Conservation GIS Solutions
GIS mapping and analysis can empower your conservation initiatives through strengthened communication, more informed and intelligent decision making, and program guidance.
Program Support
- Identify priorities. Optimize your organization’s effectiveness by focusing your program goals in areas of greatest conservation need and/or in which substantial successes are most likely to be realized.
- Plan conservation actions. Fine-tune your conservation strategies to the unique geography of a target species, community, or ecosystem, including its physiographic and biogeographic setting, socio-economic context, proximate threats, and related conservation initiatives.
- Coordinate field operations. Use maps of sampling schemes and relevant geographic phenomena to better plan and track your progress in canvassing, ecological monitoring, or other data collection efforts.

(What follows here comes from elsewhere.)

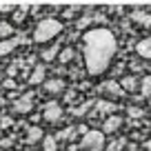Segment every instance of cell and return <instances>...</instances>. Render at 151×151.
Masks as SVG:
<instances>
[{"instance_id": "20", "label": "cell", "mask_w": 151, "mask_h": 151, "mask_svg": "<svg viewBox=\"0 0 151 151\" xmlns=\"http://www.w3.org/2000/svg\"><path fill=\"white\" fill-rule=\"evenodd\" d=\"M89 107H93V102H85V104H80V107H76L71 113H73V116H85V113L89 111Z\"/></svg>"}, {"instance_id": "24", "label": "cell", "mask_w": 151, "mask_h": 151, "mask_svg": "<svg viewBox=\"0 0 151 151\" xmlns=\"http://www.w3.org/2000/svg\"><path fill=\"white\" fill-rule=\"evenodd\" d=\"M16 73H18V67H16V65H14V67H9V76H11V78H14Z\"/></svg>"}, {"instance_id": "23", "label": "cell", "mask_w": 151, "mask_h": 151, "mask_svg": "<svg viewBox=\"0 0 151 151\" xmlns=\"http://www.w3.org/2000/svg\"><path fill=\"white\" fill-rule=\"evenodd\" d=\"M129 116H133V118H140V116H142V109L131 107V109H129Z\"/></svg>"}, {"instance_id": "10", "label": "cell", "mask_w": 151, "mask_h": 151, "mask_svg": "<svg viewBox=\"0 0 151 151\" xmlns=\"http://www.w3.org/2000/svg\"><path fill=\"white\" fill-rule=\"evenodd\" d=\"M42 87H45V91H47V93H51V96L62 93V91H65V82H62L60 78H51V80H45V82H42Z\"/></svg>"}, {"instance_id": "25", "label": "cell", "mask_w": 151, "mask_h": 151, "mask_svg": "<svg viewBox=\"0 0 151 151\" xmlns=\"http://www.w3.org/2000/svg\"><path fill=\"white\" fill-rule=\"evenodd\" d=\"M5 87H7V89H11V87H16V82H14V80H7Z\"/></svg>"}, {"instance_id": "6", "label": "cell", "mask_w": 151, "mask_h": 151, "mask_svg": "<svg viewBox=\"0 0 151 151\" xmlns=\"http://www.w3.org/2000/svg\"><path fill=\"white\" fill-rule=\"evenodd\" d=\"M120 127H122V118H120V116H116V113L107 116V118H104V122H102V131L107 133V136H109V133H116Z\"/></svg>"}, {"instance_id": "1", "label": "cell", "mask_w": 151, "mask_h": 151, "mask_svg": "<svg viewBox=\"0 0 151 151\" xmlns=\"http://www.w3.org/2000/svg\"><path fill=\"white\" fill-rule=\"evenodd\" d=\"M118 51V40L109 29L93 27L82 36V60L89 76H100L111 67Z\"/></svg>"}, {"instance_id": "27", "label": "cell", "mask_w": 151, "mask_h": 151, "mask_svg": "<svg viewBox=\"0 0 151 151\" xmlns=\"http://www.w3.org/2000/svg\"><path fill=\"white\" fill-rule=\"evenodd\" d=\"M131 151H133V149H131Z\"/></svg>"}, {"instance_id": "5", "label": "cell", "mask_w": 151, "mask_h": 151, "mask_svg": "<svg viewBox=\"0 0 151 151\" xmlns=\"http://www.w3.org/2000/svg\"><path fill=\"white\" fill-rule=\"evenodd\" d=\"M31 109H33V93L31 91L24 93V96H20V98H16V102H14V111L16 113L27 116V113H31Z\"/></svg>"}, {"instance_id": "21", "label": "cell", "mask_w": 151, "mask_h": 151, "mask_svg": "<svg viewBox=\"0 0 151 151\" xmlns=\"http://www.w3.org/2000/svg\"><path fill=\"white\" fill-rule=\"evenodd\" d=\"M76 131H78V129H62V131L58 133V140H71Z\"/></svg>"}, {"instance_id": "22", "label": "cell", "mask_w": 151, "mask_h": 151, "mask_svg": "<svg viewBox=\"0 0 151 151\" xmlns=\"http://www.w3.org/2000/svg\"><path fill=\"white\" fill-rule=\"evenodd\" d=\"M133 18H136L140 24H151V18L147 14H133Z\"/></svg>"}, {"instance_id": "26", "label": "cell", "mask_w": 151, "mask_h": 151, "mask_svg": "<svg viewBox=\"0 0 151 151\" xmlns=\"http://www.w3.org/2000/svg\"><path fill=\"white\" fill-rule=\"evenodd\" d=\"M145 147H147V151H151V140H147V142H145Z\"/></svg>"}, {"instance_id": "13", "label": "cell", "mask_w": 151, "mask_h": 151, "mask_svg": "<svg viewBox=\"0 0 151 151\" xmlns=\"http://www.w3.org/2000/svg\"><path fill=\"white\" fill-rule=\"evenodd\" d=\"M102 91H107L109 96H113V98H118V96H122L124 93V89H122V85L120 82H116V80H107L102 85Z\"/></svg>"}, {"instance_id": "18", "label": "cell", "mask_w": 151, "mask_h": 151, "mask_svg": "<svg viewBox=\"0 0 151 151\" xmlns=\"http://www.w3.org/2000/svg\"><path fill=\"white\" fill-rule=\"evenodd\" d=\"M140 93L145 96V98H149V96H151V73L145 76V78L140 80Z\"/></svg>"}, {"instance_id": "9", "label": "cell", "mask_w": 151, "mask_h": 151, "mask_svg": "<svg viewBox=\"0 0 151 151\" xmlns=\"http://www.w3.org/2000/svg\"><path fill=\"white\" fill-rule=\"evenodd\" d=\"M20 42H22V40H20V38H14V36L11 38H0V56H9Z\"/></svg>"}, {"instance_id": "4", "label": "cell", "mask_w": 151, "mask_h": 151, "mask_svg": "<svg viewBox=\"0 0 151 151\" xmlns=\"http://www.w3.org/2000/svg\"><path fill=\"white\" fill-rule=\"evenodd\" d=\"M60 118H62V107H60V102L51 100V102H45V104H42V120H45V122L56 124Z\"/></svg>"}, {"instance_id": "17", "label": "cell", "mask_w": 151, "mask_h": 151, "mask_svg": "<svg viewBox=\"0 0 151 151\" xmlns=\"http://www.w3.org/2000/svg\"><path fill=\"white\" fill-rule=\"evenodd\" d=\"M76 56V51L71 47H62L60 49V56H58V62H62V65H67V62H71Z\"/></svg>"}, {"instance_id": "12", "label": "cell", "mask_w": 151, "mask_h": 151, "mask_svg": "<svg viewBox=\"0 0 151 151\" xmlns=\"http://www.w3.org/2000/svg\"><path fill=\"white\" fill-rule=\"evenodd\" d=\"M136 53H138L140 58H145V60H151V36L138 42V47H136Z\"/></svg>"}, {"instance_id": "16", "label": "cell", "mask_w": 151, "mask_h": 151, "mask_svg": "<svg viewBox=\"0 0 151 151\" xmlns=\"http://www.w3.org/2000/svg\"><path fill=\"white\" fill-rule=\"evenodd\" d=\"M40 56H42V60H45V62H51V60H56V58L60 56V47H58V45H53V47L45 49Z\"/></svg>"}, {"instance_id": "7", "label": "cell", "mask_w": 151, "mask_h": 151, "mask_svg": "<svg viewBox=\"0 0 151 151\" xmlns=\"http://www.w3.org/2000/svg\"><path fill=\"white\" fill-rule=\"evenodd\" d=\"M93 107H96V111H98L100 116H104V118L111 116V113H116V109H118L113 100H96Z\"/></svg>"}, {"instance_id": "8", "label": "cell", "mask_w": 151, "mask_h": 151, "mask_svg": "<svg viewBox=\"0 0 151 151\" xmlns=\"http://www.w3.org/2000/svg\"><path fill=\"white\" fill-rule=\"evenodd\" d=\"M45 133L40 127H36V124H31V127H27V133H24V142L27 145H38V142H42Z\"/></svg>"}, {"instance_id": "15", "label": "cell", "mask_w": 151, "mask_h": 151, "mask_svg": "<svg viewBox=\"0 0 151 151\" xmlns=\"http://www.w3.org/2000/svg\"><path fill=\"white\" fill-rule=\"evenodd\" d=\"M120 85H122V89H124V91H129V93H133L136 89H140V82H138V78H133V76L124 78V80L120 82Z\"/></svg>"}, {"instance_id": "2", "label": "cell", "mask_w": 151, "mask_h": 151, "mask_svg": "<svg viewBox=\"0 0 151 151\" xmlns=\"http://www.w3.org/2000/svg\"><path fill=\"white\" fill-rule=\"evenodd\" d=\"M62 29L65 27H62V22L58 18H42L33 29V42H38V45L51 42L53 38H58L62 33Z\"/></svg>"}, {"instance_id": "11", "label": "cell", "mask_w": 151, "mask_h": 151, "mask_svg": "<svg viewBox=\"0 0 151 151\" xmlns=\"http://www.w3.org/2000/svg\"><path fill=\"white\" fill-rule=\"evenodd\" d=\"M47 80V69H45L42 65H36L31 71V76H29V82L31 85H42V82Z\"/></svg>"}, {"instance_id": "14", "label": "cell", "mask_w": 151, "mask_h": 151, "mask_svg": "<svg viewBox=\"0 0 151 151\" xmlns=\"http://www.w3.org/2000/svg\"><path fill=\"white\" fill-rule=\"evenodd\" d=\"M42 151H58V136H45L40 142Z\"/></svg>"}, {"instance_id": "3", "label": "cell", "mask_w": 151, "mask_h": 151, "mask_svg": "<svg viewBox=\"0 0 151 151\" xmlns=\"http://www.w3.org/2000/svg\"><path fill=\"white\" fill-rule=\"evenodd\" d=\"M104 136H107L104 131L89 129V131L80 138V149L82 151H104V149H107V140H104Z\"/></svg>"}, {"instance_id": "19", "label": "cell", "mask_w": 151, "mask_h": 151, "mask_svg": "<svg viewBox=\"0 0 151 151\" xmlns=\"http://www.w3.org/2000/svg\"><path fill=\"white\" fill-rule=\"evenodd\" d=\"M16 33V29L9 22H0V38H11Z\"/></svg>"}]
</instances>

- Empower your staff. Bring the versatile power of GIS in-house through training and installation options scaled to your needs and operational budget.
Decision Support
- Describe critical issues. Interpret and characterize a more complete picture of any conservation problem through examination of its context in both space and time.
- Analyze data. Apply spatial statistics to reveal important interrelationships in your data, then synthesize those findings to better understand the socio-ecological patterns and processes affecting a target population or habitat and the implications for its conservation.
- Model alternative scenarios. Predict the ever-changing face of a landscape, the ecological impacts of human agency, and the outcomes of various management policies.
Communication
- Define your programs. Use GIS mapping to delineate your “spheres of activity” and endow your programs with distinct visual identities.
- Inform stakeholders. Enable more effective stewardship among key publics by exploring the important geographic context and aspects of any conservation issue.
- Influence decisionmakers. Heighten the impact of advocacy messaging with land manager and agency officials while maintaining a defensible base in scientific data and objective information.
- Illustrate accomplishments. Clarify and underscore program achievements by depicting them in both visual and place-specific terms.
- Generate funds. Create more compelling progress reports for funders by organizing your proposals and program work according to a measurable geographic framework.